Article.
Note: You may notice that we’re going to hit up against an issue, everything is in memory. This is a limitation of how we have to work, after all, we’re still in a browser, but it does mean the index is created each page load. In a future post we’ll look at how to do some optimisations to this.

The entry point that we want to use for our Component is the OnInitializedAsync as it gives us a convenient point to create the directory and start loading our JSON file into the index, but how will we get the JSON? Via a fetch of course, but since this is .NET, we’ll use HttpClient and inject that as a property of the Component:

namespace Search.Site

open Microsoft.AspNetCore.Components
open SearchResult
open FSharp.Control.Tasks.V2
open Lucene.Net.Store
open Lucene.Net.Index
open System
open System.Net.Http

module Task =
    let Ignore(resultTask: Task<_>): Task = upcast resultTask

type SearchComponent() =
    inherit ComponentBase()

The tasks.
[A] Reproduce everything in the Blazor search article from "open Microsoft.AspNetCore.Components" down to "inherit ComponentBase()".
[B] According to the Blazor search article, why is OnInitializedAsync chosen as the entry point for the Component? Answer in one to three sentences.
[C] Pick up the Blazor search article after its last line and keep writing.
The entries have nothing to do with the Blazor search article.

Data provided.
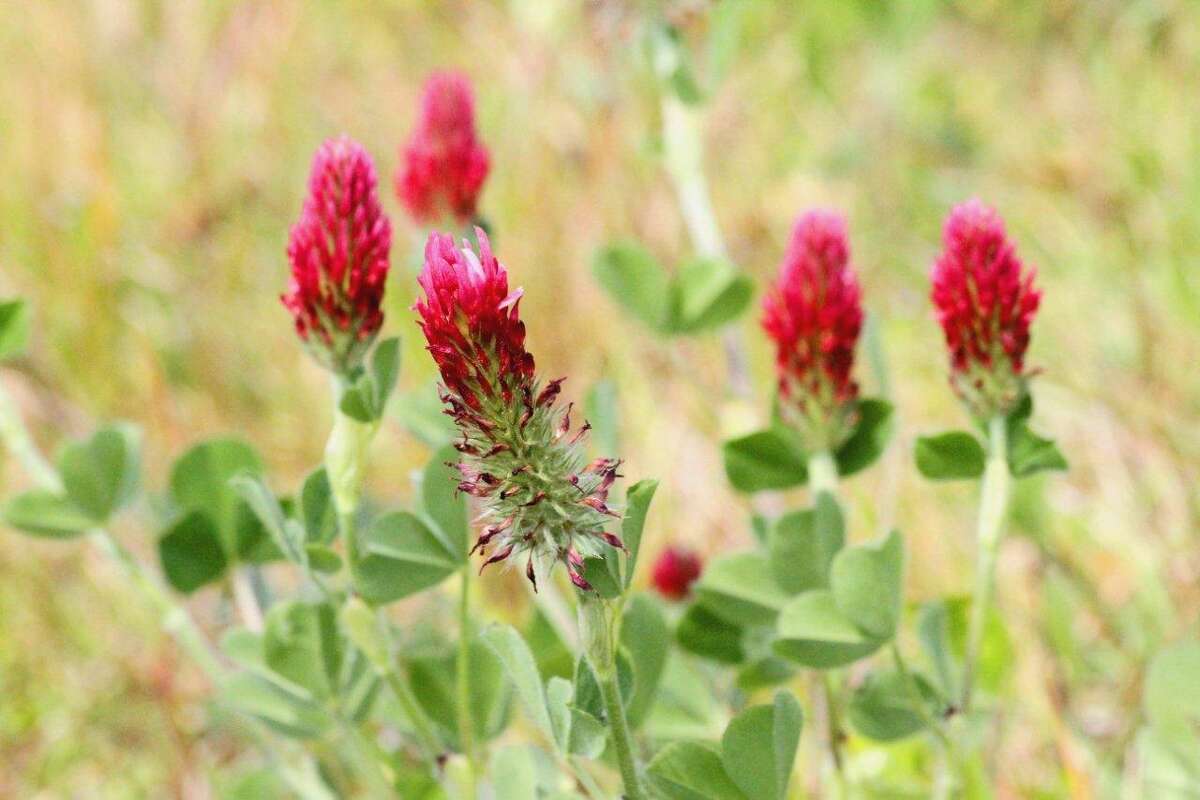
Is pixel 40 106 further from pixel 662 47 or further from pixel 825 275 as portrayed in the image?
pixel 825 275

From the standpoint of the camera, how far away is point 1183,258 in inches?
99.0

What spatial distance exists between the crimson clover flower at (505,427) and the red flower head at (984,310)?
0.44 m

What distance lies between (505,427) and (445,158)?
2.74ft

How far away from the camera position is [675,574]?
1.83 metres

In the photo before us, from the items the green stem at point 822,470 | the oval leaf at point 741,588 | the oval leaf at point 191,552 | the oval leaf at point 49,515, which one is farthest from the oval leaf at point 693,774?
the oval leaf at point 49,515

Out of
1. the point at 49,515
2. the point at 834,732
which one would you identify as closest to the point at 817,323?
the point at 834,732

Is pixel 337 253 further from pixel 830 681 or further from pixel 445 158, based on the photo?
pixel 830 681

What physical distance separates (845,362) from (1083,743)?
629 millimetres

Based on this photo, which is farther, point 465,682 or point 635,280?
point 635,280

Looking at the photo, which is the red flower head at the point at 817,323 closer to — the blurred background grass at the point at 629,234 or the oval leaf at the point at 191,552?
the blurred background grass at the point at 629,234

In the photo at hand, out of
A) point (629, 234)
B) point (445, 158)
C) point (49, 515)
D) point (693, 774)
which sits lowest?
point (693, 774)

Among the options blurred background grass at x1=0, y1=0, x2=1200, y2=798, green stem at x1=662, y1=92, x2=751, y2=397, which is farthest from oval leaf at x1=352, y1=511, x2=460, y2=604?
green stem at x1=662, y1=92, x2=751, y2=397

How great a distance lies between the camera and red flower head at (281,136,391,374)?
1.23 m

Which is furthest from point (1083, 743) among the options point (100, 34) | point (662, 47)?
point (100, 34)
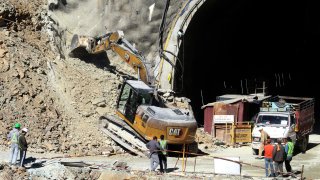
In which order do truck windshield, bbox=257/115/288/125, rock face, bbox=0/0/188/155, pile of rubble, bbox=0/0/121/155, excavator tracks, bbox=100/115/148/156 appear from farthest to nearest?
1. truck windshield, bbox=257/115/288/125
2. rock face, bbox=0/0/188/155
3. pile of rubble, bbox=0/0/121/155
4. excavator tracks, bbox=100/115/148/156

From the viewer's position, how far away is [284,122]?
77.8ft

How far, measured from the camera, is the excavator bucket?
90.6 ft

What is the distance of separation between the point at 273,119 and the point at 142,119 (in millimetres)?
5752

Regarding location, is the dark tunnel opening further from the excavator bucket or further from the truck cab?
the truck cab

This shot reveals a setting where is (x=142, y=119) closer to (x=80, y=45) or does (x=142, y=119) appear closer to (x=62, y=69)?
(x=62, y=69)

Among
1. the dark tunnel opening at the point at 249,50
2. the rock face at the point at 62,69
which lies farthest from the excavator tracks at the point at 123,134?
the dark tunnel opening at the point at 249,50

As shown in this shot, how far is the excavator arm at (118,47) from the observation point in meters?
25.2

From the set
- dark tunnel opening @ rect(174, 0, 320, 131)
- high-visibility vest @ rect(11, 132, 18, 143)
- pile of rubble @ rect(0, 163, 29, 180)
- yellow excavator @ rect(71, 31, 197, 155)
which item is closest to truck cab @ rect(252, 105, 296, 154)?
yellow excavator @ rect(71, 31, 197, 155)

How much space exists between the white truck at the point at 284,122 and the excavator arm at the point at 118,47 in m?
5.17

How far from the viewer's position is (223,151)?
25.7m

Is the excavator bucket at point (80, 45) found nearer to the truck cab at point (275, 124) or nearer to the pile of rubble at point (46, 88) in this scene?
the pile of rubble at point (46, 88)

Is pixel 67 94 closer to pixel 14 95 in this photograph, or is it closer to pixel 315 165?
pixel 14 95

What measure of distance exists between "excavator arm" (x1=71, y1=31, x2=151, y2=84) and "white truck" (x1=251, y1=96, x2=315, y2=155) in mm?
5170

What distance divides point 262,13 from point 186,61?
8.77 metres
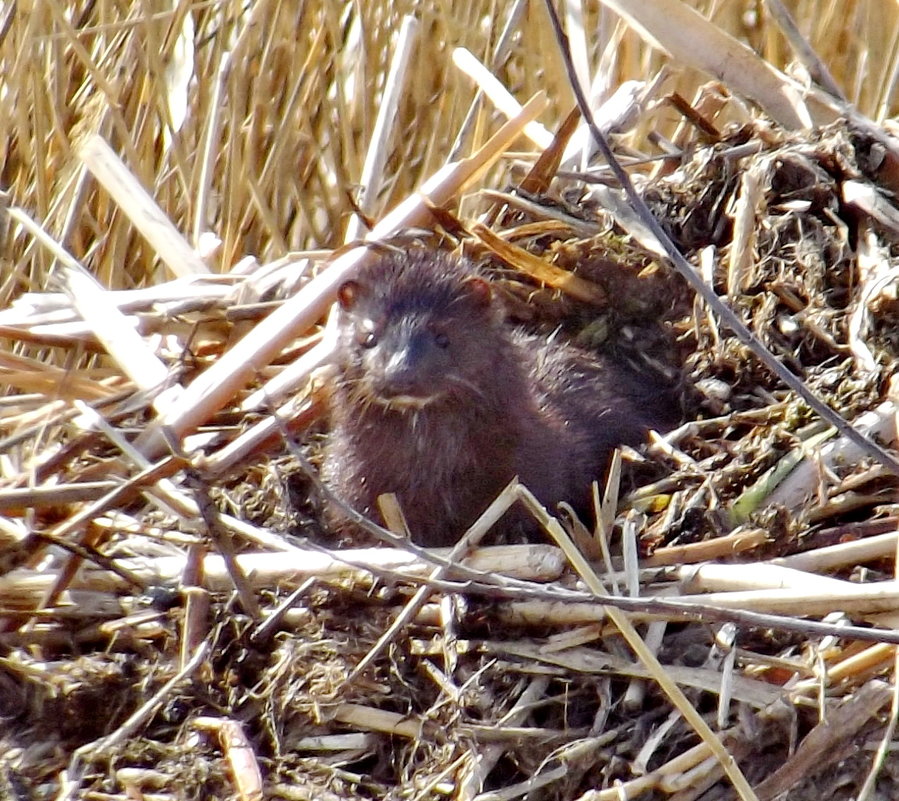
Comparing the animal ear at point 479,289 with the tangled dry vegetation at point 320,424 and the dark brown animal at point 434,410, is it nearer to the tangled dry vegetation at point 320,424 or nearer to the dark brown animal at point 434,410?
the dark brown animal at point 434,410

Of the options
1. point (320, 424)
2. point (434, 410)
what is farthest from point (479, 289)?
point (320, 424)

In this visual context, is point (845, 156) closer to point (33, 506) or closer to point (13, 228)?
point (33, 506)

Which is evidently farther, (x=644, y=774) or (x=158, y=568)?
(x=158, y=568)

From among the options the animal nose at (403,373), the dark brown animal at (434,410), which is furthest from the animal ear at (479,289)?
the animal nose at (403,373)

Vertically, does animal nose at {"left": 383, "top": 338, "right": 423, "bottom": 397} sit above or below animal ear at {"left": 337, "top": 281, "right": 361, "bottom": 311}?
below

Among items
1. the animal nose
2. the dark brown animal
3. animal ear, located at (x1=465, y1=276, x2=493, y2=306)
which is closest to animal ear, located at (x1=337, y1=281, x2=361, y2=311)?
the dark brown animal

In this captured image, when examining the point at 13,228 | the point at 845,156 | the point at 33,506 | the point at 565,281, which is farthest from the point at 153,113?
the point at 845,156

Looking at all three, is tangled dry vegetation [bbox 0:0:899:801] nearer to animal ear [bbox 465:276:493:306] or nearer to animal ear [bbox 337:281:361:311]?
animal ear [bbox 337:281:361:311]
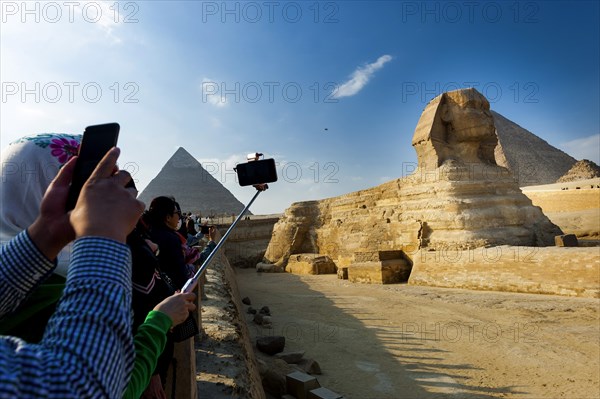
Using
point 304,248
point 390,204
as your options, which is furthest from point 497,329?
point 304,248

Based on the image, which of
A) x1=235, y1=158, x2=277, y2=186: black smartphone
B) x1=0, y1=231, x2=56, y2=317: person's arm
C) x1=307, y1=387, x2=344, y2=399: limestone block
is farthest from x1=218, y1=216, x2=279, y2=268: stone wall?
x1=0, y1=231, x2=56, y2=317: person's arm

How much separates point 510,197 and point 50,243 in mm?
11127

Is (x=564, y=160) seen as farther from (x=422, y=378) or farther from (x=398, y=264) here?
(x=422, y=378)

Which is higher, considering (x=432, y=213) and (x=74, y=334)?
(x=432, y=213)

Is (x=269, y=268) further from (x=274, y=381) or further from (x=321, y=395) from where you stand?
(x=321, y=395)

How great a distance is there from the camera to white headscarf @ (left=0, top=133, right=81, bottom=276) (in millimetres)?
1063

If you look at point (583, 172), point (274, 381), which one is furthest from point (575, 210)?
point (274, 381)

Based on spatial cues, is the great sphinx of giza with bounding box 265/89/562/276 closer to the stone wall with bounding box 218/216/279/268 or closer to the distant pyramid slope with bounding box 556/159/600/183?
the stone wall with bounding box 218/216/279/268

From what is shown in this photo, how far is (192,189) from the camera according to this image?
2274 inches

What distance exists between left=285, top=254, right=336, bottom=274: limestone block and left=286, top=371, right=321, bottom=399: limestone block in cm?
1044

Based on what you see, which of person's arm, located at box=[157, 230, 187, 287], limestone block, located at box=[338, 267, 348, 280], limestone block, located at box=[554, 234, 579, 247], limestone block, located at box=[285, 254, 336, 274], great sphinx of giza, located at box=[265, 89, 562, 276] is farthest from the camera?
limestone block, located at box=[285, 254, 336, 274]

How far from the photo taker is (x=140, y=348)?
3.03 ft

Written answers.
[A]
open Microsoft.AspNetCore.Components
open SearchResult
open FSharp.Control.Tasks.V2
open Lucene.Net.Store
open Lucene.Net.Index
open System
open System.Net.Http

module Task =
    let Ignore(resultTask: Task<_>): Task = upcast resultTask

type SearchComponent() =
    inherit ComponentBase()

[B] OnInitializedAsync is used because it gives a convenient point to create the directory and begin loading the JSON file into the index.

[C]
    let mutable dir: FSDirectory = null
    let mutable reader: IndexReader
    let mutable http: HttpClient = null

    member val IndexLoaded = false with get, set
    member val SearchTerm = "" with get, set
    member val SearchResults = Array.empty<Post> with get, set

    member this.Search() = ignore()

    [<Inject>]
    member _.Http
        with get () = http
        and set value = http <- value

    override this.OnInitializedAsync() =
        task {
            let! indexData = Http.GetJsonAsync<SearchData>("https://www.aaron-powell.com/index.json")
            dir <- FSDirectory.Open(Environment.CurrentDirectory)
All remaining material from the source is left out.